The first Baroque building in Slovakia was St. John the Baptist Cathedral. There is a beautiful wooden altar from 1640. It is also worth visiting the three-nave Basilica of St. Nicholas. Which served as the cathedral of the Bishop of Esztergom. In her chapel, you can see a rare miraculous image of the Virgin Mary. The recreation area, Trnava Rybniki is also partially located in Trnava. On its territory exceeding 38 hectares, 150 species of rare birds can be found.
Terhova is a village in Slovakia, located near Zhilina, the tourist center of the Mala Fatra Mountains. The legendary bandit Yurai Yanoshik was born in the village. In 2010, a resident accidentally discovered a bronze axe in Terkhov. Thanks to which one can expect the settlement of this place since the Middle Ages.

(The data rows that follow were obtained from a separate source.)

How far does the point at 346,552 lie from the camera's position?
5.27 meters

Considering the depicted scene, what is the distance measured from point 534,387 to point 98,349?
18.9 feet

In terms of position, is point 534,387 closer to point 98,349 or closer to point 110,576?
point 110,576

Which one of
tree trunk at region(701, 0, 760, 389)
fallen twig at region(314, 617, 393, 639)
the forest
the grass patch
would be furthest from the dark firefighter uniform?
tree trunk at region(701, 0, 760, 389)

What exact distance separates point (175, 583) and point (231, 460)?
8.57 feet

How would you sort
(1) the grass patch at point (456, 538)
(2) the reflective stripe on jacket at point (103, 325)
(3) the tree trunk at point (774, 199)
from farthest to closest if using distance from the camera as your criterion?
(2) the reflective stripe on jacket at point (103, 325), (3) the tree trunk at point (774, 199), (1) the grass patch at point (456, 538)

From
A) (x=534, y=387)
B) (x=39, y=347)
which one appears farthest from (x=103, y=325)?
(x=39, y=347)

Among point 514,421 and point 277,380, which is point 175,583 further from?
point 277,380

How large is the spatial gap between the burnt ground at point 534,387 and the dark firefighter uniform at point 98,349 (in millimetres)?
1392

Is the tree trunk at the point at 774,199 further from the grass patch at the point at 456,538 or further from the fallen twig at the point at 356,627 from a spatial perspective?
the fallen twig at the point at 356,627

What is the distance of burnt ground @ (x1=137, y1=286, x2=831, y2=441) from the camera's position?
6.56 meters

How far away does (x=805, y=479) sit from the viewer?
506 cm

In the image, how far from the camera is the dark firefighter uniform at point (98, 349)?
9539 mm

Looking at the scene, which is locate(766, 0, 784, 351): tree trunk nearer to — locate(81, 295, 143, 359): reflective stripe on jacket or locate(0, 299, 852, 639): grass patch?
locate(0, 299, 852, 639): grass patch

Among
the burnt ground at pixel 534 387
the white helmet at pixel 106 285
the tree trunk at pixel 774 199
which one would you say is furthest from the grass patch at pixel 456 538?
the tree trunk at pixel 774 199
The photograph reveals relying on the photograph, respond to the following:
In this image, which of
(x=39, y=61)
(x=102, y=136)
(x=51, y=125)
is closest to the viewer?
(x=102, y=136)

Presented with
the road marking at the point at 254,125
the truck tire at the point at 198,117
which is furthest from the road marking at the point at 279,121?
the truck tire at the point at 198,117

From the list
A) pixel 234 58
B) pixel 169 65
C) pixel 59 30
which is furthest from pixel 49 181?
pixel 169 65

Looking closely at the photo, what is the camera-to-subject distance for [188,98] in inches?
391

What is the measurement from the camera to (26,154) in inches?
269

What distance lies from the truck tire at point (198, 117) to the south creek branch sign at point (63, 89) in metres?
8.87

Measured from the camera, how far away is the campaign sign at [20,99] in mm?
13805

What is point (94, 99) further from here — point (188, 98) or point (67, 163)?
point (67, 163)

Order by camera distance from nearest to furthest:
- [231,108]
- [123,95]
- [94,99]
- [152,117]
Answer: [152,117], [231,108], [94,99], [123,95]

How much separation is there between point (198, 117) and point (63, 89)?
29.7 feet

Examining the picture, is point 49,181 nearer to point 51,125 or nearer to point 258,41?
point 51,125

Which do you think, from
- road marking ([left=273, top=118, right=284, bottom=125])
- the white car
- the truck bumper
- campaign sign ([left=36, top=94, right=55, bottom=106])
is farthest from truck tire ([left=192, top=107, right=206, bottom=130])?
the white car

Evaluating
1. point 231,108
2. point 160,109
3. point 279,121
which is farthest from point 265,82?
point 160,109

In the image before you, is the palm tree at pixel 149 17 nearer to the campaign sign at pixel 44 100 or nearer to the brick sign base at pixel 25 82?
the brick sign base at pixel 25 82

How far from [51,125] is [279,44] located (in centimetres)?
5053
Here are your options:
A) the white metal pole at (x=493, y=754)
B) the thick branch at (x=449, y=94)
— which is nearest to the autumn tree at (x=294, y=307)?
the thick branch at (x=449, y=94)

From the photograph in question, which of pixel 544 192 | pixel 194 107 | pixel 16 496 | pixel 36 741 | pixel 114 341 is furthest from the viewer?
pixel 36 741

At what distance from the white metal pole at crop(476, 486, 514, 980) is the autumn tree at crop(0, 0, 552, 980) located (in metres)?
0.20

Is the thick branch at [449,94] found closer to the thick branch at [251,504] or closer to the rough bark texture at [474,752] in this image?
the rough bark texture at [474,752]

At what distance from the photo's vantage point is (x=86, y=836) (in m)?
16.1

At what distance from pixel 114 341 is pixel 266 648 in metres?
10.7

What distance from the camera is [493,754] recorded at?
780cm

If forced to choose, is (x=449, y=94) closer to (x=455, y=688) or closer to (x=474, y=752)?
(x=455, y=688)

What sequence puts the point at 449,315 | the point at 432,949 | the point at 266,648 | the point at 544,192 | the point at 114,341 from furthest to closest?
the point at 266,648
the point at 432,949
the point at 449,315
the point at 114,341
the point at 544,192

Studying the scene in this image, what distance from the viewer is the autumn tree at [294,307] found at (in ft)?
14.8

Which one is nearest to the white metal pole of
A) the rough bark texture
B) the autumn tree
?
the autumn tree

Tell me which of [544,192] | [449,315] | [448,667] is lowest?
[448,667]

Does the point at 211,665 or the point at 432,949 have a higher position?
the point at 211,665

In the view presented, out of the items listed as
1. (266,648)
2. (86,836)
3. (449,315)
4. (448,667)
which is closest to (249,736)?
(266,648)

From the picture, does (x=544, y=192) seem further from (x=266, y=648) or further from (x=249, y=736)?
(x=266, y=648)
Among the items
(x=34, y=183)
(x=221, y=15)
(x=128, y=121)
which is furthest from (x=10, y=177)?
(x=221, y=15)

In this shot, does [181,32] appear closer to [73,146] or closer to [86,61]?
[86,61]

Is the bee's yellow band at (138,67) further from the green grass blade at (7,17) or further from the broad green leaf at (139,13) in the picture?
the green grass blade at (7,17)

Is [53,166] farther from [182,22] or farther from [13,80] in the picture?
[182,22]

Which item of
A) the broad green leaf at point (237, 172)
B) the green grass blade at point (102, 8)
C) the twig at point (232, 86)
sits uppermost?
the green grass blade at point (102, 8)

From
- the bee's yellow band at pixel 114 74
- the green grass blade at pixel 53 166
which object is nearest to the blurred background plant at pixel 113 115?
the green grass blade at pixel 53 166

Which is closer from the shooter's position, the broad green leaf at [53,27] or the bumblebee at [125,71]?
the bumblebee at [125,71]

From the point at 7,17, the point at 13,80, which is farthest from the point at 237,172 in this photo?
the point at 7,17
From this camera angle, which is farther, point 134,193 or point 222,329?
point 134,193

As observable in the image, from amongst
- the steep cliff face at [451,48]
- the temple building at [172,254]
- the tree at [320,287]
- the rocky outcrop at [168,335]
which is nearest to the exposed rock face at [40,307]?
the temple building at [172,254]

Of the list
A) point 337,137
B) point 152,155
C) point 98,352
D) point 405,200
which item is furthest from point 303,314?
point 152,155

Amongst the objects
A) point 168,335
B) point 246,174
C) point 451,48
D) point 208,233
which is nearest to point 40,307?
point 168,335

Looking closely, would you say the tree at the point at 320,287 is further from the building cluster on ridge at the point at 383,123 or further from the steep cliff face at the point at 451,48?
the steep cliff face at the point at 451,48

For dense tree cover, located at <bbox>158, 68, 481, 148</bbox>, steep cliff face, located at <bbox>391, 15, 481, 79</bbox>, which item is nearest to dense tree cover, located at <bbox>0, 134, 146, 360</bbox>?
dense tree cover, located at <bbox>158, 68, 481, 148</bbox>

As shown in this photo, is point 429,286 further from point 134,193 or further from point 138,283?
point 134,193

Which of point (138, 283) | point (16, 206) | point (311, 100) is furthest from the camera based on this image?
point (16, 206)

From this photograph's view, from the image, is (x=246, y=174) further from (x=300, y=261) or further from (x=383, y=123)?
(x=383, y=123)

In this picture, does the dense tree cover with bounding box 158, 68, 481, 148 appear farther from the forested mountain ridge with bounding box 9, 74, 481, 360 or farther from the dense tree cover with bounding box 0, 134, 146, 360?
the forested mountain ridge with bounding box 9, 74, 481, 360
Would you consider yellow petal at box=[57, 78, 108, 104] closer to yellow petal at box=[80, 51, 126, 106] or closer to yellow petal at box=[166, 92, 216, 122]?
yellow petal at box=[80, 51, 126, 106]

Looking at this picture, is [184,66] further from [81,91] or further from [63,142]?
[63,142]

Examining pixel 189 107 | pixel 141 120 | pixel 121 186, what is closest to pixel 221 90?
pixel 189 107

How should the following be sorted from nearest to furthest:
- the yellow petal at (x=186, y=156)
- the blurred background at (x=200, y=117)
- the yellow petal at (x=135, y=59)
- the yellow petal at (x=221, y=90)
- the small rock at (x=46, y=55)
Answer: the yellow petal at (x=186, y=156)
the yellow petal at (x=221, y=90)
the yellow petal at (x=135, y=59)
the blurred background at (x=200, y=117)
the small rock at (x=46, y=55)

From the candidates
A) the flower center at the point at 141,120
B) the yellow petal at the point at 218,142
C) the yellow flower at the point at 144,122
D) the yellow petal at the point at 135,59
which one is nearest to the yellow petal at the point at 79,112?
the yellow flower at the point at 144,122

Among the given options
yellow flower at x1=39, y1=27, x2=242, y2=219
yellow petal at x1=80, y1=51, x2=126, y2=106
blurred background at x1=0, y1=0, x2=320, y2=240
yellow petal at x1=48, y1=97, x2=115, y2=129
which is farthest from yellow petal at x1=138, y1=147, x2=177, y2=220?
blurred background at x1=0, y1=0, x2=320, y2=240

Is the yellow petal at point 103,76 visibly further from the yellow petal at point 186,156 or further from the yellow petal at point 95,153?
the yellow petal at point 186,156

However, the charter of the village dates back to April 22, 1580. And is associated with the so-called Wallachian colonization. During which Wallachian shepherd tribes migrated from modern southern Romania along the Carpathian Arc to the west.
The promising development of the village was interrupted in the middle of the 19th century. When many of its inhabitants died as a result of a plague epidemic. And others left the village due to a prolonged drought. Another blow fell on the liberation during the Second World War when half of the wooden buildings burned down. The Turks tower over the church dedicated to Saints Cyril and Methodius. It was built in October 1945 on the site of the older St. Mark’s Tabernacle of 1731. This is the largest church dedicated to this pair of saints. Since 1990 the so-called Cyril and Methodius Days have been held here. In front of him, you can see a unique mobile nativity scene made by local craftsmen.
Even at the beginning of the XIX century, only herbalists, loggers, shepherds. And treasure hunters who came here to Velki Rozsutets knew the Terkhovsky region. However, after that, the first tourists arrived, whose number increased due to the opening of the Kosice-Bogumin railway in 1871. And twelve years later, the Povazhskaya railway line. In the period between the World Wars, several tourist sites grew up here. Today, visitors to Terkhov come here mainly for the sake of charming landscapes surrounded by many legends and myths. They are also attracted by a local native, bandit captain Yurai Janoshik. After whom the festival of folk art “Days of Janoshik”. Which has been held here every summer since 1962, is named. Also worth a visit is the Juraj Janosik Museum, which opened in 2008.